■ KORTE OPDRACHT 1 ■
In welk jaar werd de meerderjarige volgens de uitspraak over adoptie door pleegouders bij hen geplaatst?
■ KORTE OPDRACHT 2 ■
Schrijf de uitspraak over adoptie door pleegouders verder, te beginnen na de laatste zin.

■ GECITEERDE TEKST ■
_ _ _ _

ECLI:NL:RBNNE:2023:5464

Rechtbank Noord-Nederland

Datum uitspraak
22 november 2023
Publicatiedatum
19 januari 2024
Zaaknummer
C/17/190178 / FA RK 23-1324
Instantie
Rechtbank Noord-Nederland
Type
Uitspraak
Procedures
  • Beschikking
Rechters
  • J.M. Oude-Lohuis
Vindplaatsen
  • Rechtspraak.nl
AI samenvatting door LexboostAutomatisch gegenereerd

Toewijzing verzoek tot adoptie van een meerderjarige door pleegouders in bijzondere omstandigheden

In deze zaak heeft de Rechtbank Noord-Nederland op 22 november 2023 een beschikking gegeven inzake het verzoek tot adoptie van een 24-jarige meerderjarige door haar pleegouders. De procedure werd ingeleid met een verzoekschrift van de pleegouders, die sinds de plaatsing van de meerderjarige in 1999 voor haar zorgden. De rechtbank heeft vastgesteld dat de pleegouders aan de voorwaarden voor adoptie voldeden, ondanks dat de meerderjarige op het moment van indiening van het verzoek 24 jaar oud was, wat normaal gesproken een obstakel vormt voor adoptie. De rechtbank heeft bijzondere omstandigheden erkend, waaronder de langdurige zorg en opvoeding door de pleegouders, en de verschoonbare termijnoverschrijding, aangezien de pleegouders het verzoek pas na de meerderjarigheid van de meerderjarige indienen. De rechtbank oordeelde dat een afwijzing van het verzoek een ongeoorloofde inmenging in het gezinsleven zou zijn, in strijd met artikel 8 van het Europees Verdrag voor de Rechten van de Mens. De rechtbank heeft het verzoek tot adoptie toegewezen en bepaald dat de meerderjarige de geslachtsnaam van de mannelijke pleegouder zal dragen. De beschikking is openbaar uitgesproken en er is een mogelijkheid tot hoger beroep.

_ _ _ _

■ GEGEVENS ■
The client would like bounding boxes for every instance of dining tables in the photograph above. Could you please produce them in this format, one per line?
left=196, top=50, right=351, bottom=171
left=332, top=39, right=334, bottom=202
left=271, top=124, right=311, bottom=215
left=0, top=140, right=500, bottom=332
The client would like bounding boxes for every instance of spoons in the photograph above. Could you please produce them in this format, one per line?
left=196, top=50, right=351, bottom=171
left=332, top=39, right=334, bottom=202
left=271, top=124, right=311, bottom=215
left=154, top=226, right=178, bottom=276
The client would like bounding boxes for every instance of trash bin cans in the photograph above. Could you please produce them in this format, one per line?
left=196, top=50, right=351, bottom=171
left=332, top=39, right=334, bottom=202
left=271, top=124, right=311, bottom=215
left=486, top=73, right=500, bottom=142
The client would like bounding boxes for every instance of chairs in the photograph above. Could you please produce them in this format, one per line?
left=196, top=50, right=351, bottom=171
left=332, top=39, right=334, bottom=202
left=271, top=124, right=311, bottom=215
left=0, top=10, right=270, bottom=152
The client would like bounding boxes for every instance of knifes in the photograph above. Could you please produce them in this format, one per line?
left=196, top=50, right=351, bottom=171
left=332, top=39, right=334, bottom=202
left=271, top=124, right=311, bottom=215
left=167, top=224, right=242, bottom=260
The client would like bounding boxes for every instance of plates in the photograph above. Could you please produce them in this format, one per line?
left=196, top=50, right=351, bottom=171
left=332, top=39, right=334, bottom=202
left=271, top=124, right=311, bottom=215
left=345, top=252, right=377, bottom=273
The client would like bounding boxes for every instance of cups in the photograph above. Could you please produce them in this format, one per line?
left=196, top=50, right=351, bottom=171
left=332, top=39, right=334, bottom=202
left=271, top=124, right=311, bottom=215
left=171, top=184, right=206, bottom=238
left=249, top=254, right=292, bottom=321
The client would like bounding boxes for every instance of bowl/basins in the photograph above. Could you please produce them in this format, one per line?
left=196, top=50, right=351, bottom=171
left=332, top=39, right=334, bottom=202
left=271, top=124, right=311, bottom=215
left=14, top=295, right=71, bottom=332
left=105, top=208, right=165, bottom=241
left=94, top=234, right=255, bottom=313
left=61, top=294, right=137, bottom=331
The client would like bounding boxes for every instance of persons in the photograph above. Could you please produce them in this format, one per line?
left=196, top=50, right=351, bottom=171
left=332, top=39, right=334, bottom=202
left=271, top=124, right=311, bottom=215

_ _ _ _

■ VERWACHT ANTWOORD 1 ■
In 1999.

■ VERWACHT ANTWOORD 2 ■
Uitspraak

RECHTBANK NOORD-NEDERLAND

Afdeling Privaatrecht
Locatie Leeuwarden
zaak-/rekestnummer: C/17/190178 / FA RK 23-1324
beschikking van de enkelvoudige kamer d.d. 22 november 2023
inzake
[naam pleegvader] en [naam pleegmoeder],
wonende te [plaats] ,
hierna ook te noemen verzoekers,
advocaat mr. E.P.J. Appelman, kantoorhoudende te Alkmaar.
De rechtbank merkt als belanghebbenden aan:
[naam],
wonende op een bij de rechtbank bekend adres,
hierna ook te noemen [de te adopteren meerderjarige] .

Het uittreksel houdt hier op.